● **READING TEXT**
++++++++
Pretty convenient how Randy resigned (by which I mean ran like a pusstang) right when Rob was getting ready for his run at the HW belt huh? But who can blame the guy, Rob is like Randy, but twenty years younger and with superpowers.


----------



## DropKick (Apr 19, 2007)

Damone said:


> Exactly, and he kept up the awesome, leg-kicky goodness in the 3rd round, too, but the dumbass judges gave it to freakin' Corey Hill.


It was a terrible decision, one of the worst I've ever seen in MMA. In Rob's defence he came in to that fight injured. He was coming off of a week long bender at the Spearmint Rhino in Vegas and threw his back out while humping 10 strippers.


----------



## Chris32 (Sep 22, 2006)

Have I stumbled into the focking twilight zone?!


----------



## Damone (Oct 1, 2006)

DropKick said:


> It was a terrible decision, one of the worst I've ever seen in MMA. In Rob's defence he came in to that fight injured. He was coming off of a week long bender at the Spearmint Rhino in Vegas and threw his back out while humping 10 strippers.


True, true, and the strippers paid him. He made 10 million that night. You should've seen Rotten Rob at Cheetah's, dude made it rain.



> Have I stumbled into the focking twilight zone?!


The twilight zone? Don't be silly.


----------



## Chris32 (Sep 22, 2006)

LOL I posted after reading the first couple of posts, now that I've read further it all makes sense. 

I've been misguided in my belief that Emerson is the biggest ballwasher in mma...

Thanks for setting me straight!


----------



## DropKick (Apr 19, 2007)

Chris32 said:


> Thanks for setting me straight!
++++++++
(Rows of spatial question data)
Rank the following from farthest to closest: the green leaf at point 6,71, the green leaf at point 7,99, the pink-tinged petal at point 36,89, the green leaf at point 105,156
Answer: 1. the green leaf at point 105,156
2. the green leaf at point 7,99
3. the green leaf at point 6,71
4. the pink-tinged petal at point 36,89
++++++++
● **REQUEST A**
According to Damone in the forum thread, who did the judges give the fight to?
● **REQUEST B**
Copy the forum thread word for word from "The twilight zone?" to "all makes sense.".

● **FULL SOLUTION A**
Corey Hill.

● **FULL SOLUTION B**
The twilight zone? Don't be silly.


----------



## Chris32 (Sep 22, 2006)

LOL I posted after reading the first couple of posts, now that I've read further it all makes sense.